(ITALIAN) LA GUERRA IMPOSSIBILE DEI REFUSENIK DI ISRAELE

COMMENTARY ARCHIVES, 29 Jan 2009

Andrea Dessi*

L’ultima guerra israeliana nella striscia di Gaza ha ottenuto un sostegno senza precedenti da parte della popolazione dello Stato ebraico. Secondo un recente sondaggio condotto dall’università di Tel Aviv, l’appoggio della società israeliana per l’operazione “Piombo fuso” ha raggiunto il livello record del 94 per cento.

In questo contesto, la minoranza che si è opposta all’azione militare è rimasta per lo più ignorata o – peggio ancora – pubblicamente accusata di “alto tradimento” o “simpatia per il nemico”.  

Tra i gruppi che si sono opposti all’operazione militare a Gaza, Courage to Refuse è forse l’unico che grazie alla sua composizione può sperare di suscitare una risposta meno ostile da parte della società israeliana.  L’organizzazione, fondata ufficialmente nel 2002 con la pubblicazione di una lettera firmata da 50 soldati e ufficiali appartenenti all’esercito israeliano (Idf), è infatti il primo gruppo interamente dedicato al fenomeno dei refusenik in Israele.

[Record del dataset]
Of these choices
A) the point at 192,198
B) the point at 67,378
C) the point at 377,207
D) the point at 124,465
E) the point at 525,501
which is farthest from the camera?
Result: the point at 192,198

[Sfide]
1/ Secondo l'articolo sui refusenik israeliani, in che anno è stata fondata ufficialmente l'organizzazione Courage to Refuse?
2/ Trascrivi dall'articolo sui refusenik israeliani il passo compreso tra "COMMENTARY ARCHIVES, 29" e "94 per cento.", estremi inclusi.

[Risultati dell'esercizio]
1/ Nel 2002.

2/
COMMENTARY ARCHIVES, 29 Jan 2009

Andrea Dessi*

L’ultima guerra israeliana nella striscia di Gaza ha ottenuto un sostegno senza precedenti da parte della popolazione dello Stato ebraico. Secondo un recente sondaggio condotto dall’università di Tel Aviv, l’appoggio della società israeliana per l’operazione “Piombo fuso” ha raggiunto il livello record del 94 per cento.